One of the studies Evans carried out would absolutely fail the informed consent ethics rules today. Evans and here team got access to 500 blood samples submitted to the Hygienic Laboratory for a Wassermann test (for syphilis). They tested these samples for Brucella and found about 3% positive; implying that this potentially dangerous bacteria was much more widespread than previously believed. You can't nowadays just use somebody's blood because it is sitting in a freezer in the basement of your place of work.
Perhaps inevitably, despite astute and rigorous precautions, Alice Evans eventually unwittingly took one for the team by getting infected with Brucella. It persisted as a chronic infection undulating between her feeling reasonably fit with feeling like death warmed up. It was many years before she was diagnosed and the suspicion of malingering or neurasthenia aka chronic fatigue syndrome was finally scotched.

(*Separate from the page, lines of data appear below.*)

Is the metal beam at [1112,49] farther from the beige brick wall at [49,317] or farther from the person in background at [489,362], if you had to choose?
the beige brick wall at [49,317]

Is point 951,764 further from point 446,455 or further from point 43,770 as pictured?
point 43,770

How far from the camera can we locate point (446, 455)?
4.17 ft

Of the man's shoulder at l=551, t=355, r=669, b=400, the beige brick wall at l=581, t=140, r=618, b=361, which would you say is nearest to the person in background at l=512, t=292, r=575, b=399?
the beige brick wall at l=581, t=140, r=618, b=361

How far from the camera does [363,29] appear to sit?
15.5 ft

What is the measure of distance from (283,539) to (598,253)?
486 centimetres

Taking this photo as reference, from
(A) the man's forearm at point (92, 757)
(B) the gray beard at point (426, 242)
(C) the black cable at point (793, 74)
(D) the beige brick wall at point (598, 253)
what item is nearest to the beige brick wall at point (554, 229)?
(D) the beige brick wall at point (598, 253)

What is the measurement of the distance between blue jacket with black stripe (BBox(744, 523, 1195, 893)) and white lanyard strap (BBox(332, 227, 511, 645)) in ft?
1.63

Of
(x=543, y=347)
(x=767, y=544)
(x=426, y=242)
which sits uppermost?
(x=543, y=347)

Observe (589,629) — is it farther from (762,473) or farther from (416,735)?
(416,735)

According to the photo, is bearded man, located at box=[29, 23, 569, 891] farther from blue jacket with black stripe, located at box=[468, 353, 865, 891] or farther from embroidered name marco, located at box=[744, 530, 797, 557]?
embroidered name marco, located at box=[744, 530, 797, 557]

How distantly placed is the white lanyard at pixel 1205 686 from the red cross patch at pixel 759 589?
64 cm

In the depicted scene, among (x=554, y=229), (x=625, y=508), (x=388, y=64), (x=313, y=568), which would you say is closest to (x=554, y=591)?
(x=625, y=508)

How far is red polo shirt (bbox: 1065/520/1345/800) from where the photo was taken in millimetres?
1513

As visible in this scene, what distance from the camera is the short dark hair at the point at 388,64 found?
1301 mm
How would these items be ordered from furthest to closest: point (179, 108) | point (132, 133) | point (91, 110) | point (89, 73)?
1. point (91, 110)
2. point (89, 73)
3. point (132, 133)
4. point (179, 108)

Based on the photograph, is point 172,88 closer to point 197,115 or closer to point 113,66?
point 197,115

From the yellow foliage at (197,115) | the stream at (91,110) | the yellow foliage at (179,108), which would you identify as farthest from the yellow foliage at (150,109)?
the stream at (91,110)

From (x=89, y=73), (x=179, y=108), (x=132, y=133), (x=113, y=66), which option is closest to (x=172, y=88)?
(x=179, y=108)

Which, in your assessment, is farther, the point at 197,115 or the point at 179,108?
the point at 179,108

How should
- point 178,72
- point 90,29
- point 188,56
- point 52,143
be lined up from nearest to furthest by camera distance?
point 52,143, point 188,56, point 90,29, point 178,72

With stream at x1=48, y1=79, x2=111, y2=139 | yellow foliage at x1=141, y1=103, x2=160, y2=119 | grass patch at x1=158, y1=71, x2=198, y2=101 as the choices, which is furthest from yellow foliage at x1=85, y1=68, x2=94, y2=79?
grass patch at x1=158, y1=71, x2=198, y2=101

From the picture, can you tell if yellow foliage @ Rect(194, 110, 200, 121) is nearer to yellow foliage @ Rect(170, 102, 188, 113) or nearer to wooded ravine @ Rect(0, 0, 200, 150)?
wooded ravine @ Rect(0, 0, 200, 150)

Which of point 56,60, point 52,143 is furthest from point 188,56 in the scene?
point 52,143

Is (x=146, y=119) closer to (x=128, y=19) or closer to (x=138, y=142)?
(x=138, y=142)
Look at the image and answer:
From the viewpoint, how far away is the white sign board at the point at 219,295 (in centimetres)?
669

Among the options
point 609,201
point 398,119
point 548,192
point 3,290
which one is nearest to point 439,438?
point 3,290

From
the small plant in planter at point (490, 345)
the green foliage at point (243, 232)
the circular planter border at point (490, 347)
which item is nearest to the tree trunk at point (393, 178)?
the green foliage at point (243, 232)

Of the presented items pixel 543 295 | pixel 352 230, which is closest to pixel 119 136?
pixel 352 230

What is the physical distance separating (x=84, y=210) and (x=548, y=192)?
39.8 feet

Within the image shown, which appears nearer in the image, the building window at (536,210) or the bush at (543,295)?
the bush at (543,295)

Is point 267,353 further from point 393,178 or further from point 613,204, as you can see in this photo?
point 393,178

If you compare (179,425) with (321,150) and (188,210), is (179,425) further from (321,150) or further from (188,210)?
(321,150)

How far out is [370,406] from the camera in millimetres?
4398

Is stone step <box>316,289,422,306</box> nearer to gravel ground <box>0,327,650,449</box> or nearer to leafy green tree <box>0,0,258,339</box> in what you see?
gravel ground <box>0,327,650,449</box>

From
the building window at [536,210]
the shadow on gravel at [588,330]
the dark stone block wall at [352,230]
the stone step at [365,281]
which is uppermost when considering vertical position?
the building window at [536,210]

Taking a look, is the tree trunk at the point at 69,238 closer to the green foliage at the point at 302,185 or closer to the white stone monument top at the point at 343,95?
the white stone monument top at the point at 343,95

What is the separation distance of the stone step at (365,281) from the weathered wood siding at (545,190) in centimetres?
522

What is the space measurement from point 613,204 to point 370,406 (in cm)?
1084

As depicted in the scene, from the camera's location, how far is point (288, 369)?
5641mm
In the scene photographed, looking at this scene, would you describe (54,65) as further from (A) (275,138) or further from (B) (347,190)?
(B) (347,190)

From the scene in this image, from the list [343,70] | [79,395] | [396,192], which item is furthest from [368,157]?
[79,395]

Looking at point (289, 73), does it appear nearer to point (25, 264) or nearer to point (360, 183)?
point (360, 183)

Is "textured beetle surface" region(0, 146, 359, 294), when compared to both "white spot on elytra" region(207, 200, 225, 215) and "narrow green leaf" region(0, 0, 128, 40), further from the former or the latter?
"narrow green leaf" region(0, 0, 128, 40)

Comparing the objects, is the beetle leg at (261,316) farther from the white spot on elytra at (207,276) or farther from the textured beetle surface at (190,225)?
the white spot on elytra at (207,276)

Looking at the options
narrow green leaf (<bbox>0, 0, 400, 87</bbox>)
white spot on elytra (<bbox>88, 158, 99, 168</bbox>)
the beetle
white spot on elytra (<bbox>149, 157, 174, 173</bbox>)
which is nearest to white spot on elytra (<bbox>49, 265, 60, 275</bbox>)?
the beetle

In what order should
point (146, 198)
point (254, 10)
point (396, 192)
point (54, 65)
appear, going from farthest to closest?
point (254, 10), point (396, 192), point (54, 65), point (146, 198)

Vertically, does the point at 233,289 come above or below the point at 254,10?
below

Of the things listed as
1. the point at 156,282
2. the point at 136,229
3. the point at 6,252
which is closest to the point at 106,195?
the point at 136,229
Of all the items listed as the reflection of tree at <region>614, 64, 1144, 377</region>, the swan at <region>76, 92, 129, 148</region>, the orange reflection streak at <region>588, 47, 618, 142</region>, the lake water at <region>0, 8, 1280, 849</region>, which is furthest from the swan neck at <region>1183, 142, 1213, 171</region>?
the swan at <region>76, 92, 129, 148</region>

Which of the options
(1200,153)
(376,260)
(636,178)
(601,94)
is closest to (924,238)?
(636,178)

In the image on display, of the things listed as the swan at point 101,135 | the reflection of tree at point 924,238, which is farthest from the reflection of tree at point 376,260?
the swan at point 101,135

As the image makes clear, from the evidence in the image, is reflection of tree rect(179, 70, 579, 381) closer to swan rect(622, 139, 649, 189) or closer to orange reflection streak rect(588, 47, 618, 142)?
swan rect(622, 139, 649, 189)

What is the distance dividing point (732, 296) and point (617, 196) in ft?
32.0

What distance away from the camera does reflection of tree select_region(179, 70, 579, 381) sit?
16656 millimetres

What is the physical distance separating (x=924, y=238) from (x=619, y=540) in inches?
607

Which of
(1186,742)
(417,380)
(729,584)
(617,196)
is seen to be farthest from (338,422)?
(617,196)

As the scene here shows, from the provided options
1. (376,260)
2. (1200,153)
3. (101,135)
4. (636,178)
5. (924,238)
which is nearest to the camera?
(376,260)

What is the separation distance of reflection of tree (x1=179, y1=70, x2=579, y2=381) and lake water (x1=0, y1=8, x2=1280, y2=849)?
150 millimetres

To bring this Blob full circle, Alice Evans' memoir also recounts how Robert Koch, early paragon of microbiology, was largely responsible for asserting that the two strains of Mycobacterium were quite different species and the bovine strain just couldn't infect humans. He was wrong. The proof of the pudding turned out to be in the drinking and human tuberculosis was given a severe knock when authorities started to clean up the dairy industry and/or insisted that milk must be pasteurised.